WORK ORDER -
The lines from the first line of the entries through the line containing "category: possum" are to be repeated exactly, with both of those lines included.

Stored data entries -

────────────────

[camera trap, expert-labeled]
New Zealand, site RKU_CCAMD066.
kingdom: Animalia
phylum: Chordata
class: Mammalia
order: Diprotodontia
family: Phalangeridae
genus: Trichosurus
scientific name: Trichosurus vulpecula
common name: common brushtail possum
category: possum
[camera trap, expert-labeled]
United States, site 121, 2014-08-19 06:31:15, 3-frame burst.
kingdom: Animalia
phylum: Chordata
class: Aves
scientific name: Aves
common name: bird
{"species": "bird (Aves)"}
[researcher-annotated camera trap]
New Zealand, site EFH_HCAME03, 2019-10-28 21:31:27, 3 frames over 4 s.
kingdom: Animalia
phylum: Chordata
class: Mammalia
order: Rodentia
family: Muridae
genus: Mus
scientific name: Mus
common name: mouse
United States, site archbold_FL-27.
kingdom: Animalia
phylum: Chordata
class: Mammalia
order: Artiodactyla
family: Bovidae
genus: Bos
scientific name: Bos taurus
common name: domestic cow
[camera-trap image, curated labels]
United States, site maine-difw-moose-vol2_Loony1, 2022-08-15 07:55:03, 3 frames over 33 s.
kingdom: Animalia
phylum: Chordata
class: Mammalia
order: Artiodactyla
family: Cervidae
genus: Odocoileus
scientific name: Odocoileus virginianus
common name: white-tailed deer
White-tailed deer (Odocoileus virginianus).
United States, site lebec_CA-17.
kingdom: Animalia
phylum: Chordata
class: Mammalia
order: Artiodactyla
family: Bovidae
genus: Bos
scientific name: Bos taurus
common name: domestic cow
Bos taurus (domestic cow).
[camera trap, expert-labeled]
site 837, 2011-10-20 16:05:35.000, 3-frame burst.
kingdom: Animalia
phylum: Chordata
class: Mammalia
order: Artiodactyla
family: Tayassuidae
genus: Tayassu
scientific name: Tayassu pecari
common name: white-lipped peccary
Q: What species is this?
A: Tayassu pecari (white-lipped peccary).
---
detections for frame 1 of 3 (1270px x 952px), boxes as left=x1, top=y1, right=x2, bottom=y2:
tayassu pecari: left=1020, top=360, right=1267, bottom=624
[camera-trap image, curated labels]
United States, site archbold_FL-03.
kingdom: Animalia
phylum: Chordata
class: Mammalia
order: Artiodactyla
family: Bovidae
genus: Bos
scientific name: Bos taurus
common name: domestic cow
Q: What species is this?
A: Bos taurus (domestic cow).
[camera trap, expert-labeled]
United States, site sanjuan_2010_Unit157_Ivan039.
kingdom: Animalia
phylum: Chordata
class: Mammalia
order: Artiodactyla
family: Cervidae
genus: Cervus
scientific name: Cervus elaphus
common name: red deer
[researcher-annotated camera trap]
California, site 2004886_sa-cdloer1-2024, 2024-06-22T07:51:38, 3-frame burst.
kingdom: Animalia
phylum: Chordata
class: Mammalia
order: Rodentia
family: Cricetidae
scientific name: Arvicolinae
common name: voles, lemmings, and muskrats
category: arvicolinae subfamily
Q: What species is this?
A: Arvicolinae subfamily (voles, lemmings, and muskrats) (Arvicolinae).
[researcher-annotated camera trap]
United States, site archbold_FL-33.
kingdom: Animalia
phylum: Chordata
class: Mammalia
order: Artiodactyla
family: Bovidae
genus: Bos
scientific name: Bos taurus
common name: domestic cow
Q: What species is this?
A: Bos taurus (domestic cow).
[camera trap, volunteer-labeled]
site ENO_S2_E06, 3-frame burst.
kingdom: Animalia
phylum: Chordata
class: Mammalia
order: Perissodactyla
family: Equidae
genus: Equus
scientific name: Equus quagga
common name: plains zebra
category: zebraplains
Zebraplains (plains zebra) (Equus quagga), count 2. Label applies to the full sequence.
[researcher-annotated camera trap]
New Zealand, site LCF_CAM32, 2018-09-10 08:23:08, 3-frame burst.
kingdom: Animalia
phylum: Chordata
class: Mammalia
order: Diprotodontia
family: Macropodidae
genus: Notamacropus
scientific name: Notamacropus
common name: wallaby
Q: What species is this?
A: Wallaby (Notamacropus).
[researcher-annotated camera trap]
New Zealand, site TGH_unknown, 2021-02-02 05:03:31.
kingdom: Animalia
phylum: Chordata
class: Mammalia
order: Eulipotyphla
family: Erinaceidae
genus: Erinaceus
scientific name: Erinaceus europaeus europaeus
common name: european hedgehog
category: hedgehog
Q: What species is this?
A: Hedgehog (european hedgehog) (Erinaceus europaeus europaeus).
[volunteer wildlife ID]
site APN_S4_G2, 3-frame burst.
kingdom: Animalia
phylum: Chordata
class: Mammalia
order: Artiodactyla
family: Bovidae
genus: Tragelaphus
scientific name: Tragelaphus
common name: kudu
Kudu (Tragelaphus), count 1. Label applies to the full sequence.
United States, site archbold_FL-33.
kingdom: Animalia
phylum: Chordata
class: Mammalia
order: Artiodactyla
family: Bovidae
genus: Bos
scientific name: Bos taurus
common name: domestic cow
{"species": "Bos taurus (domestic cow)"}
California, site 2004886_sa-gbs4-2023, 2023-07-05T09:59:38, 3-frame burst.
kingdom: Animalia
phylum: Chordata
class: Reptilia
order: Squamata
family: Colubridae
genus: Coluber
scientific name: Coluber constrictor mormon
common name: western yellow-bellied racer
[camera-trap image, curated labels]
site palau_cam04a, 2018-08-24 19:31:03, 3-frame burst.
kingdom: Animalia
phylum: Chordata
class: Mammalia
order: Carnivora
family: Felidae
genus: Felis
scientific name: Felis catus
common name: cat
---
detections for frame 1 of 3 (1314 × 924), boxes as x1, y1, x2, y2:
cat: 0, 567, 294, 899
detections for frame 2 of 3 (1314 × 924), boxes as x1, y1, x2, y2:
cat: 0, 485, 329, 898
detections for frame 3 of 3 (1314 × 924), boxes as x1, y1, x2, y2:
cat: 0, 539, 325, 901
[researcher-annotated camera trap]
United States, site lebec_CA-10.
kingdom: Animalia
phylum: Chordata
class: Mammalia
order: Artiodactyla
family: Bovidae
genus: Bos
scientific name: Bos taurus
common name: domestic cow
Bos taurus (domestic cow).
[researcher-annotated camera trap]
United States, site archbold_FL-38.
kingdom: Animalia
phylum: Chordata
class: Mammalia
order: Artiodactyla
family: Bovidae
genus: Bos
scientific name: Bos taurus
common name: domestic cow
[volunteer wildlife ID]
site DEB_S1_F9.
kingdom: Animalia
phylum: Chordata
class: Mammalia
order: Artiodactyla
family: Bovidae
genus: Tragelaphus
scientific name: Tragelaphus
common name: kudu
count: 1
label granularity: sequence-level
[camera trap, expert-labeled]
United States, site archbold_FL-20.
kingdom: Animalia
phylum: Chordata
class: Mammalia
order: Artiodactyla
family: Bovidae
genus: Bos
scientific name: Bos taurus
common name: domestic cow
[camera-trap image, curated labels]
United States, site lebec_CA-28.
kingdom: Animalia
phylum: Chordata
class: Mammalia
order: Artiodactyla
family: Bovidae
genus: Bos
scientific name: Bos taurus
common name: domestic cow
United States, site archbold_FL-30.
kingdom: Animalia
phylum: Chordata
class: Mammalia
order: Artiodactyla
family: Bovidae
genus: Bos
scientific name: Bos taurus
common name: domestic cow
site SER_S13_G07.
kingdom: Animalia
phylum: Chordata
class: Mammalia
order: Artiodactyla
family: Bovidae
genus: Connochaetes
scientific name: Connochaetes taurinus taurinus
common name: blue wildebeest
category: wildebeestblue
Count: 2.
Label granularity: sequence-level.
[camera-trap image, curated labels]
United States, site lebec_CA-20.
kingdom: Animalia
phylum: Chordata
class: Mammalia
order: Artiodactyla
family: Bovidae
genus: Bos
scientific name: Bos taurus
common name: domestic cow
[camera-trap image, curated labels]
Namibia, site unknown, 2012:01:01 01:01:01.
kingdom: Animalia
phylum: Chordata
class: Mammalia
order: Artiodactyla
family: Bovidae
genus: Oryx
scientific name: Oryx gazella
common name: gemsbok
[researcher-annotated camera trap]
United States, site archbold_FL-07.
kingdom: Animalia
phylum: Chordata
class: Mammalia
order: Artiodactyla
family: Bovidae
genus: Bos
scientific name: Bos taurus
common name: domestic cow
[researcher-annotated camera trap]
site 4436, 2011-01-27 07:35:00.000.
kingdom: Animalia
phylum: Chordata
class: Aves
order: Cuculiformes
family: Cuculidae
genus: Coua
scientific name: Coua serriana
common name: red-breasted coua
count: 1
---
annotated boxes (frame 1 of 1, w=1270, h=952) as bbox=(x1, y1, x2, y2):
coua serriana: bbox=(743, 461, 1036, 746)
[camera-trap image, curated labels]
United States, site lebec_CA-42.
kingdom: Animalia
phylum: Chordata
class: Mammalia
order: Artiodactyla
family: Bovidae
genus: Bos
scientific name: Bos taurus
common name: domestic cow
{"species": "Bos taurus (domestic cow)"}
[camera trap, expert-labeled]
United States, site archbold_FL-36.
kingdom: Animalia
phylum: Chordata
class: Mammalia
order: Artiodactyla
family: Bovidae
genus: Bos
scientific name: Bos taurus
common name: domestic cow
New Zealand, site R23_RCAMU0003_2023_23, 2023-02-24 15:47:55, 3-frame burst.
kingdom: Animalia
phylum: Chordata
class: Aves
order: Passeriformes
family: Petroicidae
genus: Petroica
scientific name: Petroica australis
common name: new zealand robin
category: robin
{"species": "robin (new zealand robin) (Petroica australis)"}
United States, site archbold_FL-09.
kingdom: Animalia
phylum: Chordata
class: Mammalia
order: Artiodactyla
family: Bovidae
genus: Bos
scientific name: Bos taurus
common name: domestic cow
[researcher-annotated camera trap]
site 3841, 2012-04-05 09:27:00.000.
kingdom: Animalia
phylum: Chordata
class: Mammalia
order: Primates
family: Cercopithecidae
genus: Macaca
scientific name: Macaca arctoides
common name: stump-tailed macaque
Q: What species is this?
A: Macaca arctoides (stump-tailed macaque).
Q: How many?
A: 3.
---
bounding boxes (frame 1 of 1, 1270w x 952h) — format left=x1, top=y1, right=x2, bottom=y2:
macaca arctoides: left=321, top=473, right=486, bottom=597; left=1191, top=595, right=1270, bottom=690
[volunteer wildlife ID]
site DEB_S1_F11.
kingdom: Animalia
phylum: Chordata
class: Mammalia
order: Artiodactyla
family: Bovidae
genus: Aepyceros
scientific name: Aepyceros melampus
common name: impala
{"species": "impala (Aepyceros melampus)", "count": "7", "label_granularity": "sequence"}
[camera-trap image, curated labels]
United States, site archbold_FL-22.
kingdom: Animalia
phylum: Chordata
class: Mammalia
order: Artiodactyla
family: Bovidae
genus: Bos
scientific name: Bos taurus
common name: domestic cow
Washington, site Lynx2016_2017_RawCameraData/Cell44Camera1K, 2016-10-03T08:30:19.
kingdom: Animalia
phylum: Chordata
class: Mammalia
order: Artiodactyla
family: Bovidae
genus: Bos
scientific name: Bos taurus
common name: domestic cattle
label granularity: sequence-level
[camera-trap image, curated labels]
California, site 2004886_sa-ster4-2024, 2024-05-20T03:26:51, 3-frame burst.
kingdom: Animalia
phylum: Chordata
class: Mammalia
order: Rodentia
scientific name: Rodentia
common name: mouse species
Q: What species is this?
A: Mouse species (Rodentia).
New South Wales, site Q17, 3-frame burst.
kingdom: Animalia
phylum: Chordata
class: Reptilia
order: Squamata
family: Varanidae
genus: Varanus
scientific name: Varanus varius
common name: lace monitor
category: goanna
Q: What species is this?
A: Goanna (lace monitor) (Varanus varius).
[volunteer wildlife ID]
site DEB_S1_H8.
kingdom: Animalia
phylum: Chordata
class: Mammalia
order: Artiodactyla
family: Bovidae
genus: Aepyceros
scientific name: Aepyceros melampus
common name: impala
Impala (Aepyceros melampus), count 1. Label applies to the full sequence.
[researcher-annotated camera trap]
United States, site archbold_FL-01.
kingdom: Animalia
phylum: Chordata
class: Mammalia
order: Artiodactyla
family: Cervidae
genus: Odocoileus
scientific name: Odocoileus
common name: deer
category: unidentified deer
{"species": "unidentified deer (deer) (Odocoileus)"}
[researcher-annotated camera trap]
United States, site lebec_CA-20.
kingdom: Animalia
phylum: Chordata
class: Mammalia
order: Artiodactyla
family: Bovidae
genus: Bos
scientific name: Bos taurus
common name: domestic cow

────────────────

OUTPUT FOR THIS EXERCISE -
[camera trap, expert-labeled]
New Zealand, site RKU_CCAMD066.
kingdom: Animalia
phylum: Chordata
class: Mammalia
order: Diprotodontia
family: Phalangeridae
genus: Trichosurus
scientific name: Trichosurus vulpecula
common name: common brushtail possum
category: possum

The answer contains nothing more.